■ **Extracted page text data**:
----
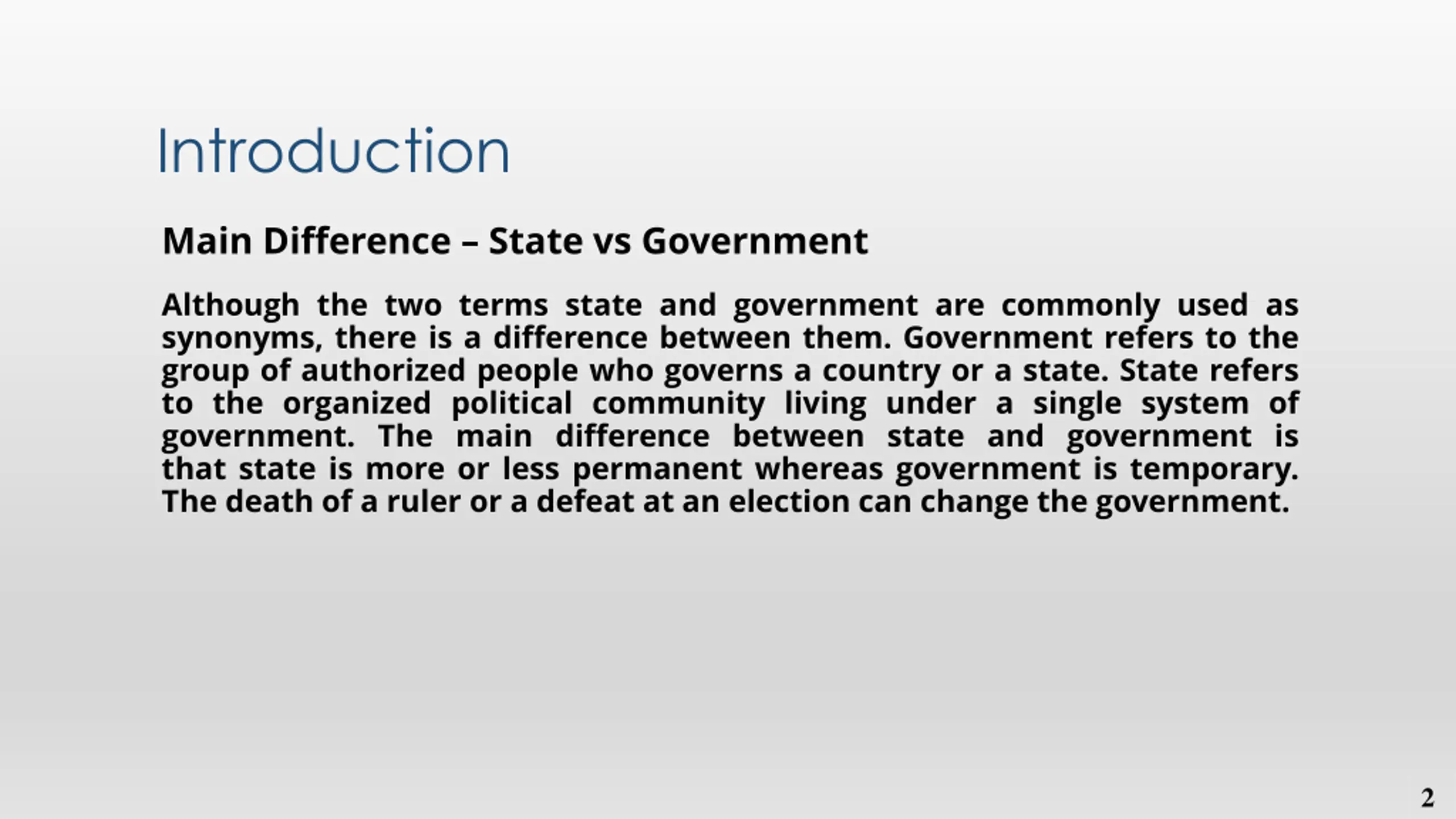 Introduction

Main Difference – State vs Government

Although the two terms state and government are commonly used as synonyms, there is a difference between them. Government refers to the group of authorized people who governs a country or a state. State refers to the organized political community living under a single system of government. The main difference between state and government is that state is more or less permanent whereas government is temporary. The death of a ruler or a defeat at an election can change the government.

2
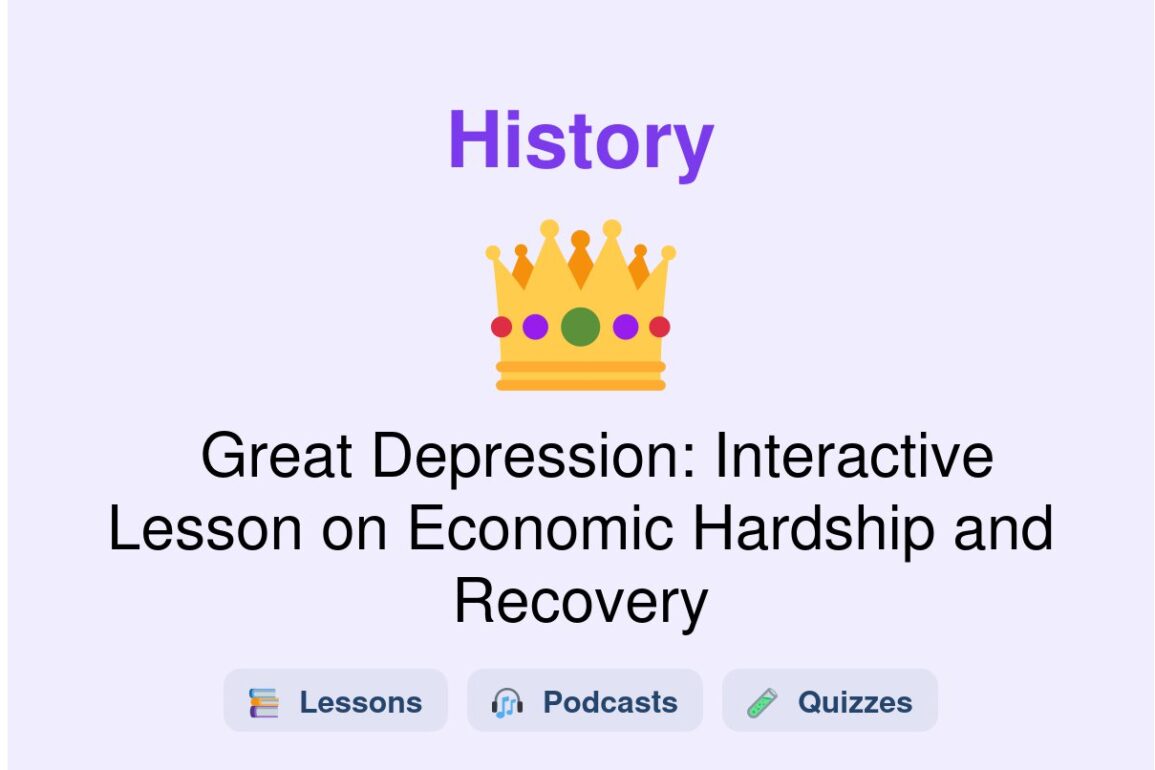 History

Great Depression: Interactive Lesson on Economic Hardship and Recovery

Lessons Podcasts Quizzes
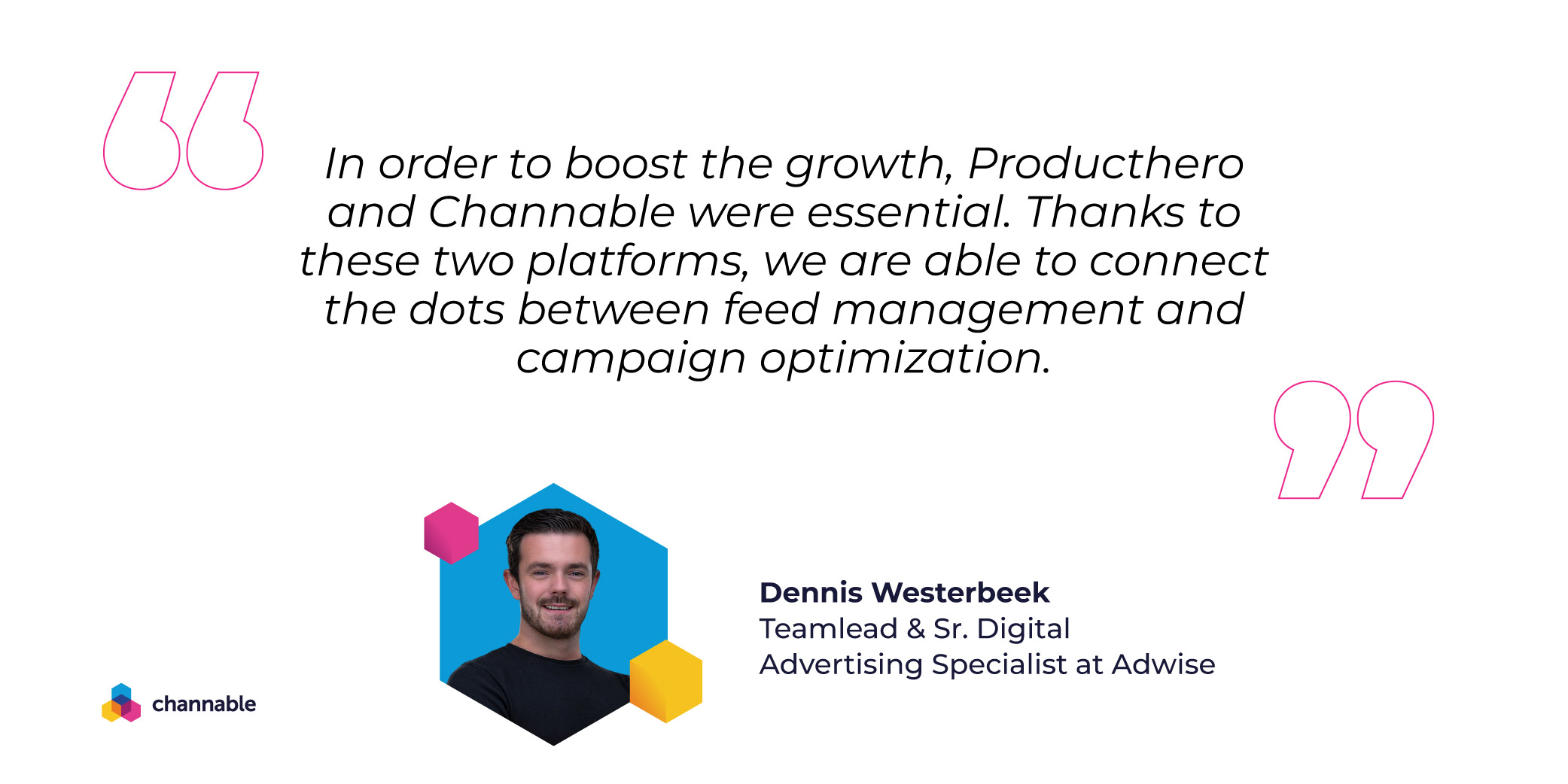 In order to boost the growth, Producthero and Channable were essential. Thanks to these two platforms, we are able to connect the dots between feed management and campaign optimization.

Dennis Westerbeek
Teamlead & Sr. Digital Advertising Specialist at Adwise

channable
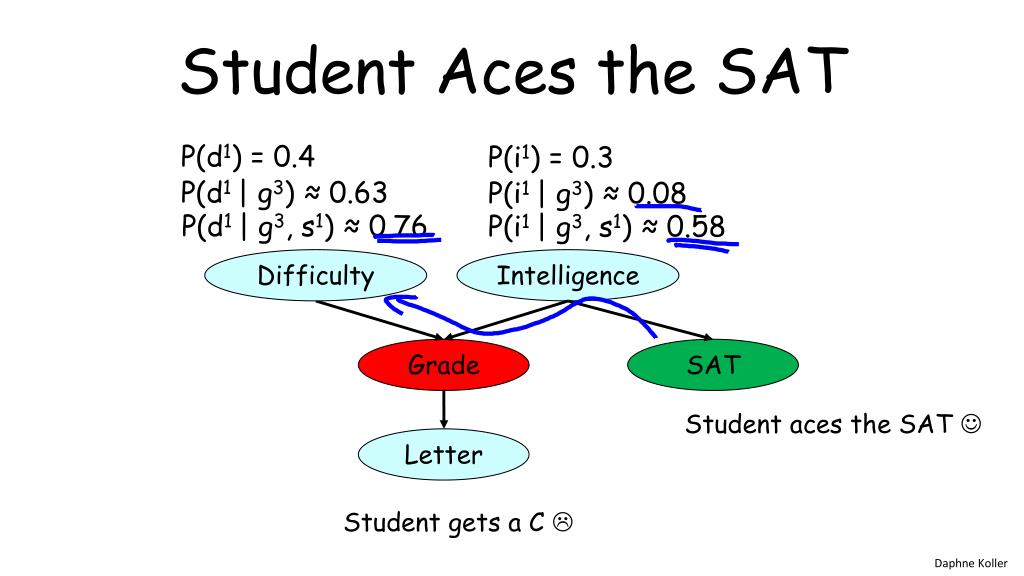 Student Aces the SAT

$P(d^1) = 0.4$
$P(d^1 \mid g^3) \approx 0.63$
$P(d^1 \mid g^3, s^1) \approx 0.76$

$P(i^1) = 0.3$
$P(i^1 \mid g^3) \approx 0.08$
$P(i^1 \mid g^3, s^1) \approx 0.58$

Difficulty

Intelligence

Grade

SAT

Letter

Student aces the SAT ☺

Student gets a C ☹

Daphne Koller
----
■ **Your goal**:
Repeat every entry above precisely, leaving each picture out.

■ **Solution to this exercise**:
 Introduction

Main Difference – State vs Government

Although the two terms state and government are commonly used as synonyms, there is a difference between them. Government refers to the group of authorized people who governs a country or a state. State refers to the organized political community living under a single system of government. The main difference between state and government is that state is more or less permanent whereas government is temporary. The death of a ruler or a defeat at an election can change the government.

2
 History

Great Depression: Interactive Lesson on Economic Hardship and Recovery

Lessons Podcasts Quizzes
 In order to boost the growth, Producthero and Channable were essential. Thanks to these two platforms, we are able to connect the dots between feed management and campaign optimization.

Dennis Westerbeek
Teamlead & Sr. Digital Advertising Specialist at Adwise

channable
 Student Aces the SAT

$P(d^1) = 0.4$
$P(d^1 \mid g^3) \approx 0.63$
$P(d^1 \mid g^3, s^1) \approx 0.76$

$P(i^1) = 0.3$
$P(i^1 \mid g^3) \approx 0.08$
$P(i^1 \mid g^3, s^1) \approx 0.58$

Difficulty

Intelligence

Grade

SAT

Letter

Student aces the SAT ☺

Student gets a C ☹

Daphne Koller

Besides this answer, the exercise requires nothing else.